Stated problem A: Repeat word for word the stretch of the article on remote learning in Los Angeles schools from "There's a disconnect" through "But it wasn't.".

Source passage:
All five of Adriana Ruiz's kids start school Tuesday, but she still doesn't know if all of them will even attend their virtual classes. Her kids, ages 10 through 16, all have district-issued laptops they were given their second week into remote learning in March, but the WiFi at her apartment in Cudahy is spotty and can't support five streaming devices for hours on end.
Last week, after picking up their books, Ruiz requested an internet hotspot. She's still on the waiting list.
In addition, Ruiz is worried that she'll need to help her children through their lessons, though she hasn't been trained on the district's teaching platforms.
She's not alone. Across the city, anxiety is rising as parents and children face a new type of school year. Parents have become both the district's IT team and teachers' aides. Advocates worry that low-income students without access to a quiet place to work and stable internet access will suffer most. And there's also concern about keeping school-age children's attention focused on a screen.
Despite months of preparation, LAUSD, the nation's second largest school district, still can't account for some basic connectivity issues. The district, which has partnered with several internet carriers, has no way of determining how many of its 600,000 students have access to WiFi, LAUSD spokesperson Barbara Jones told dot.LA.
Hannah Gravette from Innovate Public Schools, a Bay Area nonprofit that began working with public school parents in L.A. two years ago, said some parents aren't getting internet despite district promises because of unpaid bills. Some undocumented families were also uncomfortable with the information providers were requesting of them.
"In many of L.A.'s dense, urban-core communities, there are already equity issues with bandwidth. Less towers, more people," Gravette said. "So already there was spotty or poor connectivity."
There's a disconnect between what LAUSD is providing and whether parents feel prepared. At the same time, there's little the district can do to forecast what online learning will look like for many children.
Earlier this month, the California Department of Education was scrambling to provide resources for about 1 million students who didn't have the technology needed for remote learning.
When schools first shut down in March, LAUSD announced a $100 million initiative to provide every student with a laptop and internet hotspot. Superintendent Austin Beutner marked the issue nearly "solved" in early May during a weekly video update.
But it wasn't.

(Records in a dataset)
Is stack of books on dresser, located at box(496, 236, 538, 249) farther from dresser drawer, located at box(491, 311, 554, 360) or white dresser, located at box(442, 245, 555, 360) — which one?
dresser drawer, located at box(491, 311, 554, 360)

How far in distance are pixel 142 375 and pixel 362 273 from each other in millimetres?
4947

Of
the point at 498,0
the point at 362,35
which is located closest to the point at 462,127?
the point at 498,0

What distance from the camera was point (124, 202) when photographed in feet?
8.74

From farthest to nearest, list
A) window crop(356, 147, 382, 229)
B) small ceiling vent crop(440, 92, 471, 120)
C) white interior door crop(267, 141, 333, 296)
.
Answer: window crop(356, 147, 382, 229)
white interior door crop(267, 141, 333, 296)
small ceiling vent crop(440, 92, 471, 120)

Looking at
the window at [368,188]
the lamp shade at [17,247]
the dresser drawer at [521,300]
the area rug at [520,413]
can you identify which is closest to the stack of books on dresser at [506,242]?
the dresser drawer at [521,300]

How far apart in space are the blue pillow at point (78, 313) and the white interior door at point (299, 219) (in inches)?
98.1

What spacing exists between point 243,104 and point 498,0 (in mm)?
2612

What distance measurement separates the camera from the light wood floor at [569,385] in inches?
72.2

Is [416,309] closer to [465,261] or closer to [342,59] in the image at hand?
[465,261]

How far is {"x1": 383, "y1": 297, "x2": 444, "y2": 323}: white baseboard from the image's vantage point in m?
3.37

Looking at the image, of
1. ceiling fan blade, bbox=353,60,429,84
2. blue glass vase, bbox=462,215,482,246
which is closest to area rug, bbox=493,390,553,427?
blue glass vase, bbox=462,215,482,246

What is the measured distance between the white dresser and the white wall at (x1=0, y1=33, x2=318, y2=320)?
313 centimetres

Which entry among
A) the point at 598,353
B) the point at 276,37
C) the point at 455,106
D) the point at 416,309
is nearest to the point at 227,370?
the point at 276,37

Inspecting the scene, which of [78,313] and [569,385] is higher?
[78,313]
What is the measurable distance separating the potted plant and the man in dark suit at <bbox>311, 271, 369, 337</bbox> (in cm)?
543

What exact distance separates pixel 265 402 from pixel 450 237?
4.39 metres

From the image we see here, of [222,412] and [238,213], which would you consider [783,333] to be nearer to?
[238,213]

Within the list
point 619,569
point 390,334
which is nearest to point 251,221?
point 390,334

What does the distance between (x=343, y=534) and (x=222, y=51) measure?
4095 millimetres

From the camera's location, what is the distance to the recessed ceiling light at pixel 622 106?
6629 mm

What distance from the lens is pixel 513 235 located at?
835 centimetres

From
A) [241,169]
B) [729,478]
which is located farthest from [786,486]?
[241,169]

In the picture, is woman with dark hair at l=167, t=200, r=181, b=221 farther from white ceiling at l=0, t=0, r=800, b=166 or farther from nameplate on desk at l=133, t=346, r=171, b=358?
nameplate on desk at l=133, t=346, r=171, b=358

Stated problem B: Rewrite the stretch of the rows from the line containing "From the image we" through the line containing "835 centimetres", swapping "distance" for "separation" and keeping everything else as it is. Return only those lines.

Response A:
There's a disconnect between what LAUSD is providing and whether parents feel prepared. At the same time, there's little the district can do to forecast what online learning will look like for many children.
Earlier this month, the California Department of Education was scrambling to provide resources for about 1 million students who didn't have the technology needed for remote learning.
When schools first shut down in March, LAUSD announced a $100 million initiative to provide every student with a laptop and internet hotspot. Superintendent Austin Beutner marked the issue nearly "solved" in early May during a weekly video update.
But it wasn't.

Response B:
From the image we see here, of [222,412] and [238,213], which would you consider [783,333] to be nearer to?
[238,213]

Within the list
point 619,569
point 390,334
which is nearest to point 251,221?
point 390,334

What does the separation between (x=343, y=534) and (x=222, y=51) measure?
4095 millimetres

From the camera's location, what is the separation to the recessed ceiling light at pixel 622 106?
6629 mm

What separation from the lens is pixel 513 235 located at?
835 centimetres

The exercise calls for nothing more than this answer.